In an interview published on Saturday, French Foreign Minister Laurent Fabius said he no longer believes that Bashar al-Assad’s departure is a necessary requirement before a political transition can get under way in Syria.
“A united Syria implies a political transition. That does not mean that Bashar al-Assad must leave even before the transition, but there must be assurances for the future,” Fabius told the French regional newspaper Le Progrès.
France’s top diplomat underscored that “the fight against Daesh is crucial, but it will only be totally effective if all the Syrian and regional forces are united”, he said, using an Arabic acronym for the Islamic State (IS) group.
“How is this possible if Bashar al-Assad remains in his position – he who has committed so many atrocities against – and who has a large part of the population against him?”
The comments mark a change in France’s position on the Syrian president, as it has previously demanded the removal of Assad, describing him as a “butcher” of his own people.
But there had been signs Paris might moderate its position as its priority shifted to tackling the IS group which carried out the Paris attacks last month.
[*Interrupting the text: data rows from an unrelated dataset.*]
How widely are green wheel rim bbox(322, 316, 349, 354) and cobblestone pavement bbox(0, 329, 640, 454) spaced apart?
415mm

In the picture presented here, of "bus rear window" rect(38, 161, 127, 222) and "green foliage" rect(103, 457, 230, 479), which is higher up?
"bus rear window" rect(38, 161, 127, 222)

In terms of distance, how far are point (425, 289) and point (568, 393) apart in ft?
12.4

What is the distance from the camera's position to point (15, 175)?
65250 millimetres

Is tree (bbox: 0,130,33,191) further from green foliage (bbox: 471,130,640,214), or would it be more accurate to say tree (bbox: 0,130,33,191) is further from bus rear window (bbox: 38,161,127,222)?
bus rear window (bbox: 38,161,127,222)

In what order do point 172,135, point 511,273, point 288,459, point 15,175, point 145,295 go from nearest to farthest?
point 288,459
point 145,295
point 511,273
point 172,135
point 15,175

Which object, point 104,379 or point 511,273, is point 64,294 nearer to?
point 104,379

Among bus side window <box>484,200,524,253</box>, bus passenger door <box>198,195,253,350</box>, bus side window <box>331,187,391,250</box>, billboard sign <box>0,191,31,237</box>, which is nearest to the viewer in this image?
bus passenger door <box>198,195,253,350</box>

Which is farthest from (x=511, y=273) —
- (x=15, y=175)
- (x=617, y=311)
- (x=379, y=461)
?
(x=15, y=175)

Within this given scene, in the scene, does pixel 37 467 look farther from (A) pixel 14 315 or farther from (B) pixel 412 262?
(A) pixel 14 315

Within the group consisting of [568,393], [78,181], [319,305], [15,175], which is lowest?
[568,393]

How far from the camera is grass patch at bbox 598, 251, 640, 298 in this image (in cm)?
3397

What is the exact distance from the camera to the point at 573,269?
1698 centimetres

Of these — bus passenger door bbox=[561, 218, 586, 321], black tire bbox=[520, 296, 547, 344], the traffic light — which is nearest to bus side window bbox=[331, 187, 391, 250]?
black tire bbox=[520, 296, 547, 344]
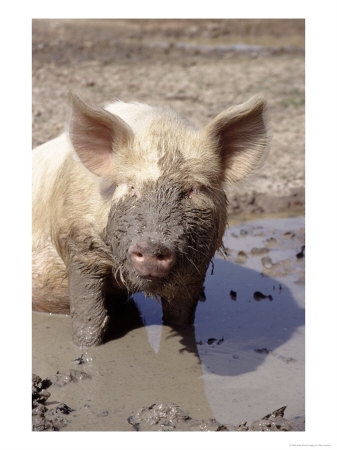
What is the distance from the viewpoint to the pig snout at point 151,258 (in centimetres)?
362

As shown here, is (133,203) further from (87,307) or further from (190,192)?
(87,307)

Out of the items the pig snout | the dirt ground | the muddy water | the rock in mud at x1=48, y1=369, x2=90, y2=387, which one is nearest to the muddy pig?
the pig snout

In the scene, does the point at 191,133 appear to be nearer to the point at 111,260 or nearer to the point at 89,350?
the point at 111,260

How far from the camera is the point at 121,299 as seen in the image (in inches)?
218

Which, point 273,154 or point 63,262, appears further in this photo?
point 273,154

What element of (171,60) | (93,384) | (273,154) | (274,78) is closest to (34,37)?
(171,60)

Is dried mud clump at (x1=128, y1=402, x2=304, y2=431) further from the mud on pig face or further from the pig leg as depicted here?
Answer: the pig leg

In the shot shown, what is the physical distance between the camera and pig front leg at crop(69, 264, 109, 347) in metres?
4.86

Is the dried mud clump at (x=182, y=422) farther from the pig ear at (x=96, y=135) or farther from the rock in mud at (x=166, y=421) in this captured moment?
the pig ear at (x=96, y=135)

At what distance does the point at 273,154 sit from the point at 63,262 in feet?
16.1

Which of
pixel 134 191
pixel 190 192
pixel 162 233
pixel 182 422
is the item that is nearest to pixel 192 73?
pixel 190 192

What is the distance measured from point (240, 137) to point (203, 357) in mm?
1714

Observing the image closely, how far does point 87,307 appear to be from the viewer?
16.1ft

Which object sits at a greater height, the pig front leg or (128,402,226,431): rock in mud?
the pig front leg
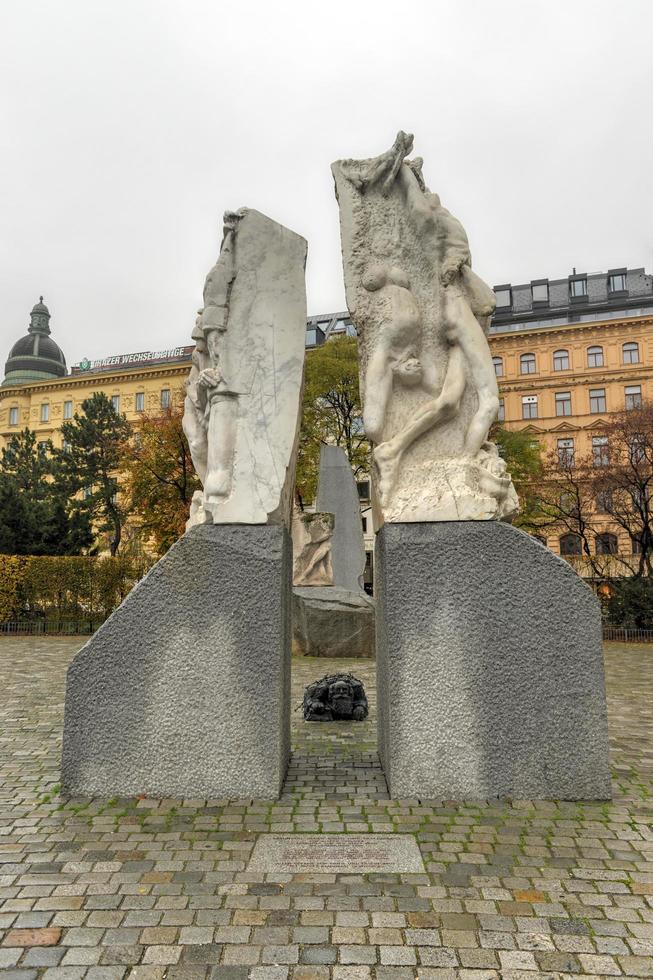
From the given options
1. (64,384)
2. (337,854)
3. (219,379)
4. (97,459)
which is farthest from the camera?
(64,384)

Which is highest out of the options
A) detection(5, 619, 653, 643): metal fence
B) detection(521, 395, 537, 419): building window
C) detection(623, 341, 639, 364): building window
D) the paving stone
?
detection(623, 341, 639, 364): building window

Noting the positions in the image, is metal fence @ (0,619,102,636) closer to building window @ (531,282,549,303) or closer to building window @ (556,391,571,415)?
building window @ (556,391,571,415)

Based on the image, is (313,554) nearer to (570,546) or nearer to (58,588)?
(58,588)

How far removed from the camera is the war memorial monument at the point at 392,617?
4289mm

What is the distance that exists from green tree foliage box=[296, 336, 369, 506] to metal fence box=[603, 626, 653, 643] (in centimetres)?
1059

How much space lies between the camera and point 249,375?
16.4ft

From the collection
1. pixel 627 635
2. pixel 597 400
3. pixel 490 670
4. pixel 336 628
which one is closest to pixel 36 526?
pixel 336 628

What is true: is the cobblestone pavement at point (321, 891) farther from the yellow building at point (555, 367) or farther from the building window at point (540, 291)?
the building window at point (540, 291)

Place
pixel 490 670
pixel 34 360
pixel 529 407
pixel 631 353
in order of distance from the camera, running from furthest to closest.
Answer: pixel 34 360 → pixel 529 407 → pixel 631 353 → pixel 490 670

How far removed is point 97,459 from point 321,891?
32021 mm

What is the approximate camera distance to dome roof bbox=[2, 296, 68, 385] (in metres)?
62.2

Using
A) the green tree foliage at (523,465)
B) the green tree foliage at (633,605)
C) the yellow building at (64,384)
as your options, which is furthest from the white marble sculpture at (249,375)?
the yellow building at (64,384)

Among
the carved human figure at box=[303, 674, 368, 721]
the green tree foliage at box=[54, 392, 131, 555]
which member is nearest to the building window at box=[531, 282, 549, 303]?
the green tree foliage at box=[54, 392, 131, 555]

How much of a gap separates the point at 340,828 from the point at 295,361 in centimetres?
292
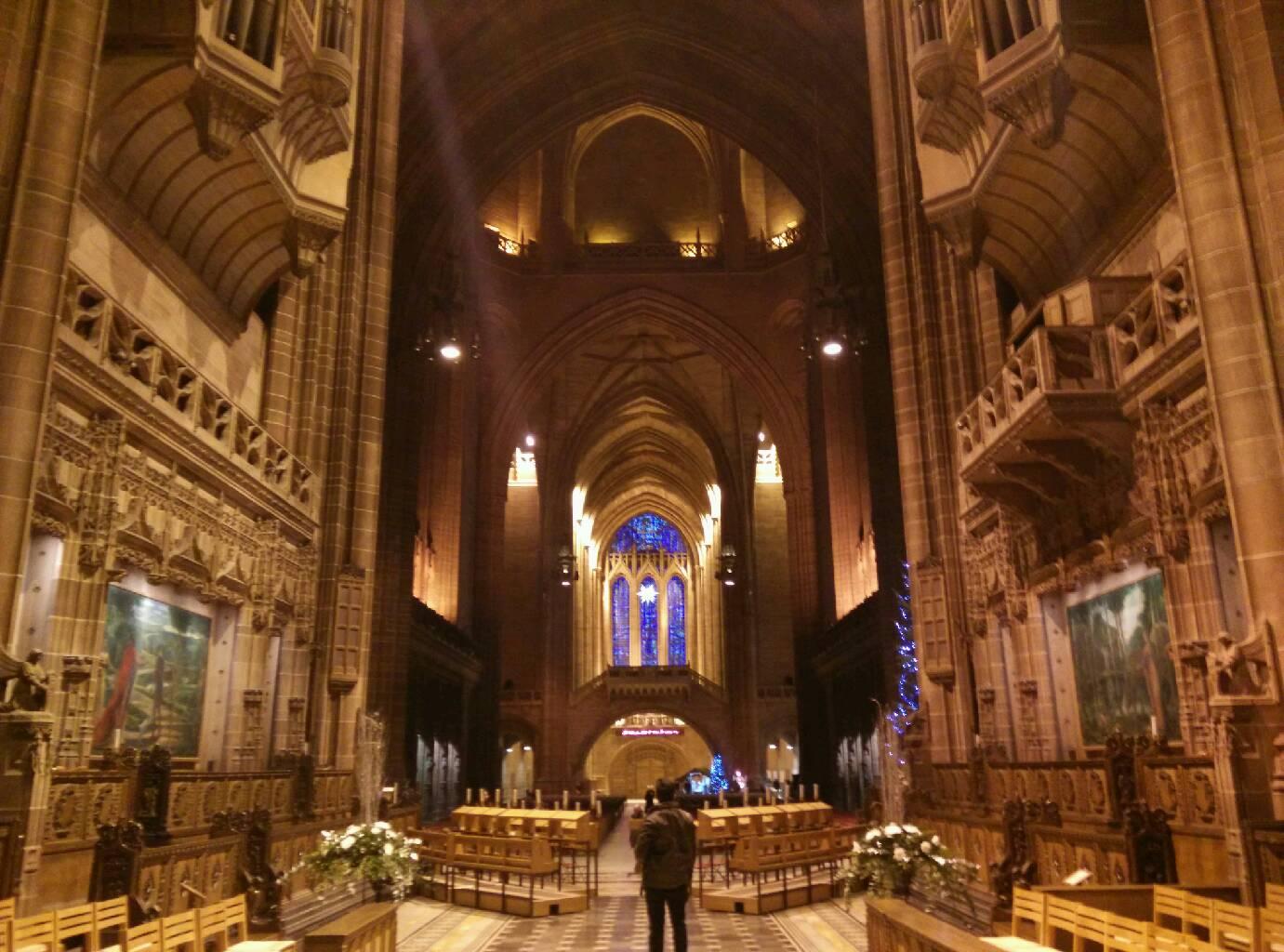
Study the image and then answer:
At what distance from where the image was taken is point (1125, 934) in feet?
16.6

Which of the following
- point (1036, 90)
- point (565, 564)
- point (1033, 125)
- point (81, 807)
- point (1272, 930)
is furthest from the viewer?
point (565, 564)

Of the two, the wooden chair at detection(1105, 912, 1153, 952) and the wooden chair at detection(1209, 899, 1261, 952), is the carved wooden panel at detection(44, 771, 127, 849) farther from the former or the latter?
the wooden chair at detection(1209, 899, 1261, 952)

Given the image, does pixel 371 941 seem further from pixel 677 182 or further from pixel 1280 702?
pixel 677 182

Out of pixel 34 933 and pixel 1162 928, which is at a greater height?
pixel 34 933

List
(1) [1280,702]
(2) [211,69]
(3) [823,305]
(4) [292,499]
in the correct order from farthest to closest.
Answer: (3) [823,305] < (4) [292,499] < (2) [211,69] < (1) [1280,702]

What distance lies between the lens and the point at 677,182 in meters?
38.0

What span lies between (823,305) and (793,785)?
1589 cm

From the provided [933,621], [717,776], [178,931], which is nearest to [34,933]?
[178,931]

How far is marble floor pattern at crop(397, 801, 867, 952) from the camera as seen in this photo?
9.84 meters

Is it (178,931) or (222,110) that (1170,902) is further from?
(222,110)

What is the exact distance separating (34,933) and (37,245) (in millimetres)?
5012

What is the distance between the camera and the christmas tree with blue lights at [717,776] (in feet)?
139

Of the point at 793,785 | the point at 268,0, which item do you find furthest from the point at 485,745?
the point at 268,0

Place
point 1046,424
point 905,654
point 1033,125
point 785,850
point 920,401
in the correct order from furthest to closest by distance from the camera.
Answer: point 905,654
point 920,401
point 785,850
point 1033,125
point 1046,424
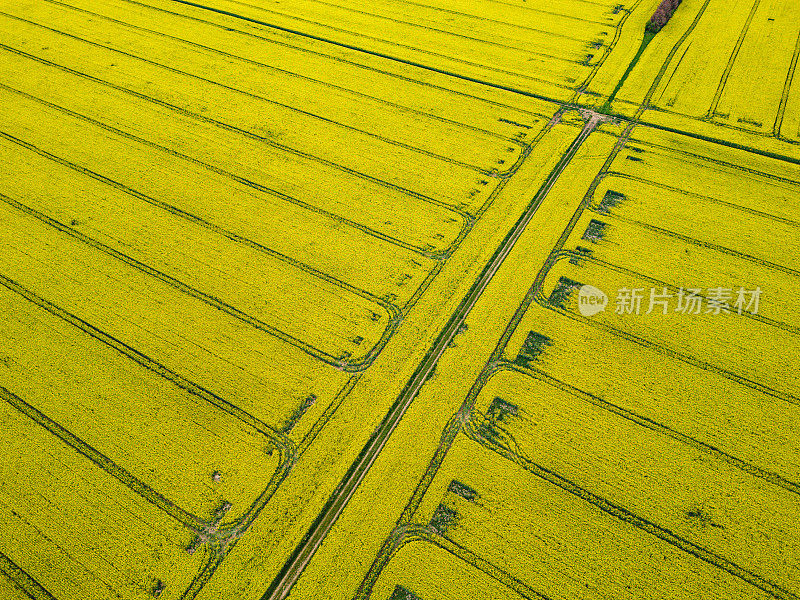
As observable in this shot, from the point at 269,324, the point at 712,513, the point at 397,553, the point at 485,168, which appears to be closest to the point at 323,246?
the point at 269,324

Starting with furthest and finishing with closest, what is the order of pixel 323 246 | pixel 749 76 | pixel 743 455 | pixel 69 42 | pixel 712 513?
1. pixel 69 42
2. pixel 749 76
3. pixel 323 246
4. pixel 743 455
5. pixel 712 513

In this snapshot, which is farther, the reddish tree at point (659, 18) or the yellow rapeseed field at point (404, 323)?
the reddish tree at point (659, 18)

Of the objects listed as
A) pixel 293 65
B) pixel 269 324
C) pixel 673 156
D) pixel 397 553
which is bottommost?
pixel 397 553

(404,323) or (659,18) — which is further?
(659,18)

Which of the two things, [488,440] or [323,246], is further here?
[323,246]

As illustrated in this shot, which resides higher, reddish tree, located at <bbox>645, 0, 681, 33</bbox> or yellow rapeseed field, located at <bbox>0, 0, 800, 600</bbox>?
reddish tree, located at <bbox>645, 0, 681, 33</bbox>

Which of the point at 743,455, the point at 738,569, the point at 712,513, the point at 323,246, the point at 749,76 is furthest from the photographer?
the point at 749,76

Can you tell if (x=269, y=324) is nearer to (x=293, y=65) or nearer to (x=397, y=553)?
(x=397, y=553)

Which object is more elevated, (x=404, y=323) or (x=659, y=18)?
(x=659, y=18)

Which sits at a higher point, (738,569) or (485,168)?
(485,168)

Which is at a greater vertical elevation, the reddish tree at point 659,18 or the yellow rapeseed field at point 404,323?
the reddish tree at point 659,18

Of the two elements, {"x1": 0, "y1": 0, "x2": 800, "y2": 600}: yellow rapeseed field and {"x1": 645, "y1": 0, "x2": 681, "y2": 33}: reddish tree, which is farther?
{"x1": 645, "y1": 0, "x2": 681, "y2": 33}: reddish tree
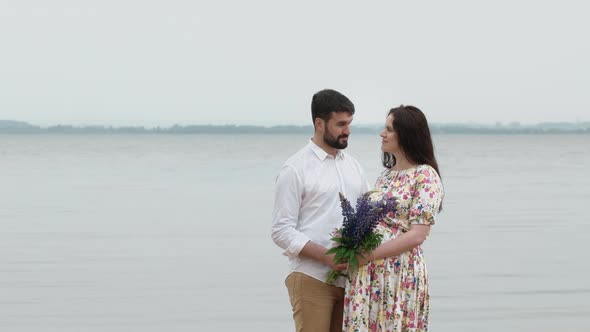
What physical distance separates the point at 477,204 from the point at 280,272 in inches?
431

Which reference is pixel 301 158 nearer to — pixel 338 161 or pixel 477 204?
pixel 338 161

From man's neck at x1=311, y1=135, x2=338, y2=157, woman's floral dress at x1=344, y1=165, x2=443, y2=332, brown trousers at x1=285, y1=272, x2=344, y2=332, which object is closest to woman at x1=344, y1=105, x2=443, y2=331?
woman's floral dress at x1=344, y1=165, x2=443, y2=332

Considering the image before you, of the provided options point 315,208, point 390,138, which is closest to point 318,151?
point 315,208

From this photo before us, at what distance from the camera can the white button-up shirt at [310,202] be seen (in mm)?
4422

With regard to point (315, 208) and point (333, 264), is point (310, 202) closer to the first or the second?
point (315, 208)

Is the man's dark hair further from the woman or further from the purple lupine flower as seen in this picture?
the purple lupine flower

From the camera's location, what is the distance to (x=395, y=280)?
4.27 metres

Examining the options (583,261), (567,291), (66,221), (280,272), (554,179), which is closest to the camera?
(567,291)

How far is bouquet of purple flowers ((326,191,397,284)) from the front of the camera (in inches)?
162

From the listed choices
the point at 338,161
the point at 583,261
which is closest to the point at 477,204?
the point at 583,261

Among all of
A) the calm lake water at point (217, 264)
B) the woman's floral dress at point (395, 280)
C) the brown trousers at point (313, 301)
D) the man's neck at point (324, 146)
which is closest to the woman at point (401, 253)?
the woman's floral dress at point (395, 280)

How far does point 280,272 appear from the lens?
11055 mm

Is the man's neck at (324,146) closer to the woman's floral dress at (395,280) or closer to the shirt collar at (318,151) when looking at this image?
the shirt collar at (318,151)

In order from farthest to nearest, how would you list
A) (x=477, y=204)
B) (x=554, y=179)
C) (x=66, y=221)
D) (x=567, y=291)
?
(x=554, y=179)
(x=477, y=204)
(x=66, y=221)
(x=567, y=291)
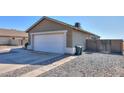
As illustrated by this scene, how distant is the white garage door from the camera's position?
12.8 m

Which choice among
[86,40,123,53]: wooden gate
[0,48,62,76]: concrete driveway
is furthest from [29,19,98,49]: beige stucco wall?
[0,48,62,76]: concrete driveway

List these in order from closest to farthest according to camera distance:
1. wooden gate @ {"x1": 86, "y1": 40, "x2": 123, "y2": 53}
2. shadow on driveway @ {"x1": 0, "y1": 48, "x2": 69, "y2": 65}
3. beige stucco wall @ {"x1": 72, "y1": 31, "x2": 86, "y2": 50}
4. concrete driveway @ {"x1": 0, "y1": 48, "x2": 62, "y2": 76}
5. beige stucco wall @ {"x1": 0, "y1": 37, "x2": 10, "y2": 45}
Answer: concrete driveway @ {"x1": 0, "y1": 48, "x2": 62, "y2": 76} < shadow on driveway @ {"x1": 0, "y1": 48, "x2": 69, "y2": 65} < beige stucco wall @ {"x1": 72, "y1": 31, "x2": 86, "y2": 50} < wooden gate @ {"x1": 86, "y1": 40, "x2": 123, "y2": 53} < beige stucco wall @ {"x1": 0, "y1": 37, "x2": 10, "y2": 45}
France, like the United States and members of the international coalition waging an air campaign against the IS group in Syria and Iraq, is seeking political or military options involving all the local and regional parties to find a solution to the four-year-old war in Syria.
Fabius on Monday said that it was “obvious” Assad could not work alongside moderate rebels in Syria.
“If we achieve a political transition and it’s no longer Bashar in charge of the Syrian army, there could be joint actions against terrorism. But under Bashar it’s not possible,” Fabius told France Inter radio on Monday, speaking at the UN climate conference just outside Paris.
“It is obvious that it’s not under the leadership of Mr Assad that the army could be engaged alongside the moderate opposition,” he added.
Fabius reiterated that France would not send in ground troops to battle IS group fighters.
“The experiences in the past few decades, whether in Iraq or Afghanistan, have shown us that Western troops are quickly perceived as occupying forces. [These] operations need to be carried out by local forces.”